» **TEXT EXCERPT**
# # # #
# Favorite voice type



## Dim7 (Apr 24, 2009)

Polololo pollolo lollolo loo, pololololoo.....


----------



## Pugg (Aug 8, 2014)

Impossible to choose.
( No counter tenor though)


----------



## helenora (Sep 13, 2015)

hm....yeah, difficult to choose only one, at least 3.


----------



## Bellinilover (Jul 24, 2013)

I would have liked to have chosen mezzo-soprano _and_ baritone.


----------



## Pugg (Aug 8, 2014)

Bellinilover said:


> I would have liked to have chosen mezzo-soprano _and_ baritone.


Indeed , it would have been better if we where allowed more then one choice.


----------



## BalalaikaBoy (Sep 25, 2014)

I like more specific voice types (ex: dramatic coloratura soprano, dramatic mezzo, Verdi baritone, spinto tenor, basso cantante) than simply tenor/mezzo/bass/etc


----------



## BalalaikaBoy (Sep 25, 2014)

my top 5 voice types would have to be (in order)
1) dramatic coloratura soprano (Joanie! <3)
2) dramatic/Verdi baritone
3) dramatic mezzo
4) basso cantante
5) contralto

....see how I can't just say sopranos are my favorite when the following four voice types are something else?

PS: oh hell, let's go up to 10 lol
6) spinto soprano
7) spinto tenor
8) lyric soprano
9) heldentenor
10) lyric/coloratura mezzo

only thing that's clear is: least favorite: light tenors and countertenors


----------



## Pugg (Aug 8, 2014)

BalalaikaBoy said:


> my top 5 voice types would have to be (in order)
> 1) dramatic coloratura soprano (Joanie! <3)
# # # #
» **YOUR GOAL**
Transcribe the stretch of the forum thread on favorite voice types from "2) dramatic/Verdi baritone" through "are something else?".
# # # #
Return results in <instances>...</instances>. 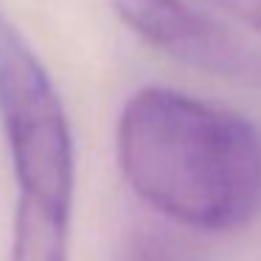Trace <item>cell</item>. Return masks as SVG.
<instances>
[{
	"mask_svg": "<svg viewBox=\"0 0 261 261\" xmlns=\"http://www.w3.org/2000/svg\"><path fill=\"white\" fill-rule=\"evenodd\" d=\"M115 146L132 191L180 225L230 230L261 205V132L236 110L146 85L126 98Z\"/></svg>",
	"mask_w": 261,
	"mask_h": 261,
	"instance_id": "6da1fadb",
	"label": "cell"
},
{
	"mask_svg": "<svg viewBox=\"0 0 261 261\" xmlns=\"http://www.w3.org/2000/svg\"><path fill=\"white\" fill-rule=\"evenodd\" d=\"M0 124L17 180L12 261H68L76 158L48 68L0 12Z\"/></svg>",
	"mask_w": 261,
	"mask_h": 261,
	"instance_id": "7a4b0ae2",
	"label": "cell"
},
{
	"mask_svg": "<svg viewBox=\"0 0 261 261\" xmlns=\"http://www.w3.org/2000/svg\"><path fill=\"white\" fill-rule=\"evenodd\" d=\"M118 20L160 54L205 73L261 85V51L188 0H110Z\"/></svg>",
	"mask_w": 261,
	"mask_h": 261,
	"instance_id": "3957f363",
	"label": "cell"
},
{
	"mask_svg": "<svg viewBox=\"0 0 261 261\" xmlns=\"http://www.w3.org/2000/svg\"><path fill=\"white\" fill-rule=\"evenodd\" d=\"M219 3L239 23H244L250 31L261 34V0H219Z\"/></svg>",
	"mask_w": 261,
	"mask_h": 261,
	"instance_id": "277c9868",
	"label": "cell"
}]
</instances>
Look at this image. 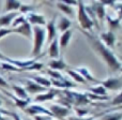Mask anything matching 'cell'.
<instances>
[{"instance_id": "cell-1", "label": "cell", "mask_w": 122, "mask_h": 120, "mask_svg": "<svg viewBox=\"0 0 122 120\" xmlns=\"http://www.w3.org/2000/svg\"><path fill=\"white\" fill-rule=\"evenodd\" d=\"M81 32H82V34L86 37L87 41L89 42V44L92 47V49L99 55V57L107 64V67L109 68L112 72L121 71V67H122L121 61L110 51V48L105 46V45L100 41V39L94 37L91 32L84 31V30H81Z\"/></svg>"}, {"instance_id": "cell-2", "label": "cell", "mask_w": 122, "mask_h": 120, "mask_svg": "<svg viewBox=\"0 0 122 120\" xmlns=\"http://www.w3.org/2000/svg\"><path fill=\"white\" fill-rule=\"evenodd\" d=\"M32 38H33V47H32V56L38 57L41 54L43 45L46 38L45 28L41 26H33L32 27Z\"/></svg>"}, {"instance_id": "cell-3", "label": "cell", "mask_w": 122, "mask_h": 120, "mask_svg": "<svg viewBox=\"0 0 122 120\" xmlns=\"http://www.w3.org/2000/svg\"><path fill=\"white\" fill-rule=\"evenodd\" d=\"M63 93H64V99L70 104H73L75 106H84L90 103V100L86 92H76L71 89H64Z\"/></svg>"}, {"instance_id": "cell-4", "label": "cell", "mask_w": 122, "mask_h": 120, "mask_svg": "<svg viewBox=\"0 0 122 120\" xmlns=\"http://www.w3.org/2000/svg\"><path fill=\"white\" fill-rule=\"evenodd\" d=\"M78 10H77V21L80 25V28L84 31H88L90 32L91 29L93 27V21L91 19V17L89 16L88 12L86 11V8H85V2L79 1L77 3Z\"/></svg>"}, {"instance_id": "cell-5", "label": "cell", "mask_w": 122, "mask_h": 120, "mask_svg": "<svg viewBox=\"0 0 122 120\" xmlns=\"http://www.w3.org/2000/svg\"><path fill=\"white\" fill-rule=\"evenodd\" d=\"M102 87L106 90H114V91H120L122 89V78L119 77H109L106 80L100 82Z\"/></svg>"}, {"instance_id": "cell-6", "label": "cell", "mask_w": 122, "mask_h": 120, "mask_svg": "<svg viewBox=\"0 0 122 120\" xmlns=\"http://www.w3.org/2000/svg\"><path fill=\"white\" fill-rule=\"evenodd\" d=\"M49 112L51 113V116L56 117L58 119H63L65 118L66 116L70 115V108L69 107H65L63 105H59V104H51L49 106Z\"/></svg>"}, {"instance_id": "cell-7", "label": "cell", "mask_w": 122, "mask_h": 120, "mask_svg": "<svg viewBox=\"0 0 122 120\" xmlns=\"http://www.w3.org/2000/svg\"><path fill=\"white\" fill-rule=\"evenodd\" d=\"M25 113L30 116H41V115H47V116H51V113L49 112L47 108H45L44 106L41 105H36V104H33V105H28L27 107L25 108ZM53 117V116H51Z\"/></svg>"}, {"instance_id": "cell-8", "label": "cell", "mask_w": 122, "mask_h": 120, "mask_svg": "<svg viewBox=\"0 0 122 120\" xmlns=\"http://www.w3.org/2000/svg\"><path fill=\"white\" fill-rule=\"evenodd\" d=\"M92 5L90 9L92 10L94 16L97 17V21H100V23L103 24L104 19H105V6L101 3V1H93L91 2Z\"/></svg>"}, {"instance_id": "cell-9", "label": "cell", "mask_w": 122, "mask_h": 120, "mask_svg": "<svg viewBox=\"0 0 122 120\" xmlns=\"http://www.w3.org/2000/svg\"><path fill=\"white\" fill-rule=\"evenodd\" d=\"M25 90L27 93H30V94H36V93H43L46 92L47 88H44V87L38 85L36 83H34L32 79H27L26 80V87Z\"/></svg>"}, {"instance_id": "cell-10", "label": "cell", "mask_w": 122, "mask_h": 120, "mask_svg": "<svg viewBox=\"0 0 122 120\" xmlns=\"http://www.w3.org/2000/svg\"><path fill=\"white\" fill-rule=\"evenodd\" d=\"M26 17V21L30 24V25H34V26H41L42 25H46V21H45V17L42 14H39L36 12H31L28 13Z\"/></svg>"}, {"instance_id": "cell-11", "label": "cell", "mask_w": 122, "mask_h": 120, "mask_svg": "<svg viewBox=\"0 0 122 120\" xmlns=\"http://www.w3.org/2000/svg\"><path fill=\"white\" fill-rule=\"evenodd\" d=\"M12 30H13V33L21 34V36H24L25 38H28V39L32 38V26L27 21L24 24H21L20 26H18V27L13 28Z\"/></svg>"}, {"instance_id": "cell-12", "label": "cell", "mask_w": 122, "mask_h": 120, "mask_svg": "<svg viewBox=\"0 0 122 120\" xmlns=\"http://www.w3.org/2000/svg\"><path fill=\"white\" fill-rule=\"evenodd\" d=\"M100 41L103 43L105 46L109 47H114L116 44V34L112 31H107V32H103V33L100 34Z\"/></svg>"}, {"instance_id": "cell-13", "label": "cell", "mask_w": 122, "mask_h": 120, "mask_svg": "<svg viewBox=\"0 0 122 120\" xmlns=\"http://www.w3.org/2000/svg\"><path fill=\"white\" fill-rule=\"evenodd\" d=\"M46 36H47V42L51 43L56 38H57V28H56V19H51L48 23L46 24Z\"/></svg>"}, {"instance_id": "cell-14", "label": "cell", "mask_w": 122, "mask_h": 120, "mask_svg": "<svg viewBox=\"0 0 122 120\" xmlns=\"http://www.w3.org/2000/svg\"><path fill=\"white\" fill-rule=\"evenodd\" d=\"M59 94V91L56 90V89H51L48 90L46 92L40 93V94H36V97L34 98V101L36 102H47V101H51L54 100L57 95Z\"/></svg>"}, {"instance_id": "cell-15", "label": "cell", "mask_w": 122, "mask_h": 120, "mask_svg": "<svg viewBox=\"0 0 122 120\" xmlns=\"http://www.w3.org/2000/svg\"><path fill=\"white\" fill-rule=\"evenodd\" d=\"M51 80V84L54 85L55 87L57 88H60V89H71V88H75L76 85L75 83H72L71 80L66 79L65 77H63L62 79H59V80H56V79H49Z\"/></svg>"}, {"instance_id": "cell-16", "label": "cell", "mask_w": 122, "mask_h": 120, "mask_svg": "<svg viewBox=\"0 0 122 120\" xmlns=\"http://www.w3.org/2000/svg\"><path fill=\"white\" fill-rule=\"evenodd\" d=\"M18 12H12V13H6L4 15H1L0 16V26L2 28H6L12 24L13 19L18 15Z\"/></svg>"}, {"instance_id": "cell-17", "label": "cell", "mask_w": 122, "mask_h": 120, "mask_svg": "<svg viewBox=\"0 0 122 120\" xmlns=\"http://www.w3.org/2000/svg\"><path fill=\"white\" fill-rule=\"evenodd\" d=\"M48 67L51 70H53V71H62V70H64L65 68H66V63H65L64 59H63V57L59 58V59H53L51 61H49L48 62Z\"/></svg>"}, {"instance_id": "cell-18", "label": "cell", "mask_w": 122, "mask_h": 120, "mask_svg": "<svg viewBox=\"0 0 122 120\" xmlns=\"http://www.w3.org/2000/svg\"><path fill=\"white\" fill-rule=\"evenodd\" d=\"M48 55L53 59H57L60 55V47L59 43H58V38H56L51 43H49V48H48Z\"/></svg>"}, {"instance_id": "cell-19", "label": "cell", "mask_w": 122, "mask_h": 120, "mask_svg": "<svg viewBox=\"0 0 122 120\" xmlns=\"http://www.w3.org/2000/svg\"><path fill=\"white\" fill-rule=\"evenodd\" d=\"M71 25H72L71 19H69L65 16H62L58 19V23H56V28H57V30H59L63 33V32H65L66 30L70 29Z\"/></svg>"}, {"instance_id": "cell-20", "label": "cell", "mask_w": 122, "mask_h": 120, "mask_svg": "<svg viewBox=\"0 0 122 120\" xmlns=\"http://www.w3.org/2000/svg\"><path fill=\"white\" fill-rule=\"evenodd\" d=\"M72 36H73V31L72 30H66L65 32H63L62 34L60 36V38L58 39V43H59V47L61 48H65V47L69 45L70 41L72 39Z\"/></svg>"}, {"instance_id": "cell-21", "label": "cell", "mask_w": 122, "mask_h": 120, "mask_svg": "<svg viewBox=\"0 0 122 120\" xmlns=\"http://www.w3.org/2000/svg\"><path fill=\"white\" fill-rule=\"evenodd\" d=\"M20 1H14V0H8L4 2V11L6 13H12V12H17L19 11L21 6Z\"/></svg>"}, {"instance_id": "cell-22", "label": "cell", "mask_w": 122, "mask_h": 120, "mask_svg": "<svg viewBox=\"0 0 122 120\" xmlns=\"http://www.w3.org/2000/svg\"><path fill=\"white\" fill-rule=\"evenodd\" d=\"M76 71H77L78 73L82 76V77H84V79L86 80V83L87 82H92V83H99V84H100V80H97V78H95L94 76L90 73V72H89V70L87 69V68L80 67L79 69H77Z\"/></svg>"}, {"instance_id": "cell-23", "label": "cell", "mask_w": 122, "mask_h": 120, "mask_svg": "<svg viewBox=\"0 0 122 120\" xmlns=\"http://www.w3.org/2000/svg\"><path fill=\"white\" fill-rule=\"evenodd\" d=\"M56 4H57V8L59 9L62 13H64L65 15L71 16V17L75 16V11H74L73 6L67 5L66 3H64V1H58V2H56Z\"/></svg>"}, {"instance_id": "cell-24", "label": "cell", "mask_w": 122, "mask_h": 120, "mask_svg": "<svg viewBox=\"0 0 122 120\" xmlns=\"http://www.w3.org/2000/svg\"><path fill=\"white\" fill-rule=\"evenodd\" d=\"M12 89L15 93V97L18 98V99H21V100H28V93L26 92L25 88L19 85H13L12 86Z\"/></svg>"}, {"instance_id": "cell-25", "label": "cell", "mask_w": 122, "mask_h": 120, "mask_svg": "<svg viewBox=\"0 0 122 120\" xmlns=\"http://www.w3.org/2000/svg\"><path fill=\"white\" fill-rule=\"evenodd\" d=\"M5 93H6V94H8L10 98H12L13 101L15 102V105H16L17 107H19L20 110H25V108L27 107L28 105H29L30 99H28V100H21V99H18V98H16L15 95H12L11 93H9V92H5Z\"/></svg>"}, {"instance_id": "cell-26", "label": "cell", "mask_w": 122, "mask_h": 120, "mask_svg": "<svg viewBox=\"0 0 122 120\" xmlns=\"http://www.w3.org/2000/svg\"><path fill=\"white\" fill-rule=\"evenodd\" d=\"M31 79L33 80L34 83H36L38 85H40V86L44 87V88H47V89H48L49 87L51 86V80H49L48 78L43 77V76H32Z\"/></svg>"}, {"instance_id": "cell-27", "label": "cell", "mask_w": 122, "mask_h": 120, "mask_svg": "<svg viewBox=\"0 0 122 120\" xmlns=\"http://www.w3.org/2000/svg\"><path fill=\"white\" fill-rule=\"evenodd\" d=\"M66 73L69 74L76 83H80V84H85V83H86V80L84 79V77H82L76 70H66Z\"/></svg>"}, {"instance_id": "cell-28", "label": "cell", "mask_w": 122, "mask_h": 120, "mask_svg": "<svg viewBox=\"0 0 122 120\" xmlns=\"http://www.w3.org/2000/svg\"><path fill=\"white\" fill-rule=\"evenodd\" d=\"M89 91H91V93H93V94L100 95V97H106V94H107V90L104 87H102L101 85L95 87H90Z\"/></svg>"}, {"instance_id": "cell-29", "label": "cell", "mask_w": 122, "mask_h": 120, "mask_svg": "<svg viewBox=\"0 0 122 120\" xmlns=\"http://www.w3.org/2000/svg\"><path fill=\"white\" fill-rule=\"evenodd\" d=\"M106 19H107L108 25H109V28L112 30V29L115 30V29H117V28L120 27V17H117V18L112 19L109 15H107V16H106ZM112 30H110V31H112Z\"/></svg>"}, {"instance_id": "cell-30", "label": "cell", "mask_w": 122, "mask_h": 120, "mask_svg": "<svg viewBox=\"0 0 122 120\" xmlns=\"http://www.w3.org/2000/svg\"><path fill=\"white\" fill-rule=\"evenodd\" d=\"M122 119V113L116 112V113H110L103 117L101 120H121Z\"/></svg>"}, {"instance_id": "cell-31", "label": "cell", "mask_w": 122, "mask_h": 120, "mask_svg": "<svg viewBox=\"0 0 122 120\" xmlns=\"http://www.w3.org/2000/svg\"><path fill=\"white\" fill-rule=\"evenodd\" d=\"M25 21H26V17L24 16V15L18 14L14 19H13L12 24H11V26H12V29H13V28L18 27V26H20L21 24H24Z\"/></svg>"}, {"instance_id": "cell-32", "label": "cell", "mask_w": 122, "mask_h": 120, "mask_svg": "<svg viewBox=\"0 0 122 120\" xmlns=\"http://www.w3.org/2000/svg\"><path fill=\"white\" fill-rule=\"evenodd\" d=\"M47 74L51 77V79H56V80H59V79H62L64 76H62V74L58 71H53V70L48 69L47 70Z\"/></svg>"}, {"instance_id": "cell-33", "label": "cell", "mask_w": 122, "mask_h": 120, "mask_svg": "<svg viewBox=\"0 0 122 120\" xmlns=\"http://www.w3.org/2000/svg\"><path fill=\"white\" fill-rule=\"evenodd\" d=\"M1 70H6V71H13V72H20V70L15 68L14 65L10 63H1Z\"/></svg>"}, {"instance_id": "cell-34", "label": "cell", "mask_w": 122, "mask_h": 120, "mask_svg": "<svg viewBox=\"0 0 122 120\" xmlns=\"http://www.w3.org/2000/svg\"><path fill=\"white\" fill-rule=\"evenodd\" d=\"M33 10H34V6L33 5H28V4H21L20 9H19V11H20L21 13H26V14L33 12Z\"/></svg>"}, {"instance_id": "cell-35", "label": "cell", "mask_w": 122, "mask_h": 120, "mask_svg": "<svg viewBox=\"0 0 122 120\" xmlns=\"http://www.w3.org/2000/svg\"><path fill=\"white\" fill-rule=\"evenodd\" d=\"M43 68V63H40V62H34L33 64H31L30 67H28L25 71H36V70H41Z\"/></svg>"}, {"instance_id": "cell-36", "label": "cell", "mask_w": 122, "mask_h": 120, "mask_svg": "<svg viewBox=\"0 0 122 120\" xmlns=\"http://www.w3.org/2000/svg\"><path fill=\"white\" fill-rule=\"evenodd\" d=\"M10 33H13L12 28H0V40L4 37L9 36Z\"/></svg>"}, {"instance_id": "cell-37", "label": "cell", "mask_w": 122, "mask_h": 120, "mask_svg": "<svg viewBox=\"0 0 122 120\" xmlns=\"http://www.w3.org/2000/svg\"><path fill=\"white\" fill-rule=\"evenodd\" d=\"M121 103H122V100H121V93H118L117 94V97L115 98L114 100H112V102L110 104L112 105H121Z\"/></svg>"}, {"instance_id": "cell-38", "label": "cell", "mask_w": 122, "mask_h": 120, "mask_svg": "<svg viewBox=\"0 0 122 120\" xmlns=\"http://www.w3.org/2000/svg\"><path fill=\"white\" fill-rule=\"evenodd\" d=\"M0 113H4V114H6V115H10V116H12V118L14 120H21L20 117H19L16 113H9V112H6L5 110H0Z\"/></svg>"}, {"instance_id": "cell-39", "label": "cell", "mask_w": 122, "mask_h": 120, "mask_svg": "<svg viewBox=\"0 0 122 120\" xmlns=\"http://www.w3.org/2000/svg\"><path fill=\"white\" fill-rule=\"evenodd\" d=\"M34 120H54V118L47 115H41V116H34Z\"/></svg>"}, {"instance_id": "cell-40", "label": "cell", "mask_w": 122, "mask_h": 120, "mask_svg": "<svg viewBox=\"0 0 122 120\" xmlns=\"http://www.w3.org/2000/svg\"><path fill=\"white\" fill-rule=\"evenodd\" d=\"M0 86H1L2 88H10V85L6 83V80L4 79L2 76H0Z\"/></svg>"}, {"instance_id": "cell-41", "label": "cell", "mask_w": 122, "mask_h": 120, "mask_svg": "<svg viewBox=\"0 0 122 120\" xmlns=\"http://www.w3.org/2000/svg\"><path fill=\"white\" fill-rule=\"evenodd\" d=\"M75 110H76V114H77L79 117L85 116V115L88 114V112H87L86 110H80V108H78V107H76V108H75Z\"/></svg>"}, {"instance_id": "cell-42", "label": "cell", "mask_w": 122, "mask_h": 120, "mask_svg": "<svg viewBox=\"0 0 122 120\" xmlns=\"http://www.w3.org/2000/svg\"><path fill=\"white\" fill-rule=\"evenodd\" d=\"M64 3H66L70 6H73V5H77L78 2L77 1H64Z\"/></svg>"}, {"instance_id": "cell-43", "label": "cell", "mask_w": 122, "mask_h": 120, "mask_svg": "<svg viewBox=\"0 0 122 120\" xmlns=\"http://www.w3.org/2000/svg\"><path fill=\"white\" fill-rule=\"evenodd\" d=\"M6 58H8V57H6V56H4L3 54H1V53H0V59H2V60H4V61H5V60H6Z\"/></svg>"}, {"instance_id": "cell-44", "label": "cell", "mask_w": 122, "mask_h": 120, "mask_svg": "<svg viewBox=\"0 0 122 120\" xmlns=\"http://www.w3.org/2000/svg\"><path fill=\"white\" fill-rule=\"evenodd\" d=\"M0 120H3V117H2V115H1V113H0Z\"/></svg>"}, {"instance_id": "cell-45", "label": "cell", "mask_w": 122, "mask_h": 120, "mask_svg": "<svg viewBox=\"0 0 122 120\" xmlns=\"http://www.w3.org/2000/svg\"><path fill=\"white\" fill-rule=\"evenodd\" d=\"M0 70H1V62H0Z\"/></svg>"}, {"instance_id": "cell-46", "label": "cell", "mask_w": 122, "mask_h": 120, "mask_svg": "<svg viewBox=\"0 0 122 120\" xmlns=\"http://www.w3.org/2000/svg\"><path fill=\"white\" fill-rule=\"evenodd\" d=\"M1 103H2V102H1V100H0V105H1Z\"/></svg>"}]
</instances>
# # # #
» **SOLUTION FOR THIS TASK**
2) dramatic/Verdi baritone
3) dramatic mezzo
4) basso cantante
5) contralto

....see how I can't just say sopranos are my favorite when the following four voice types are something else?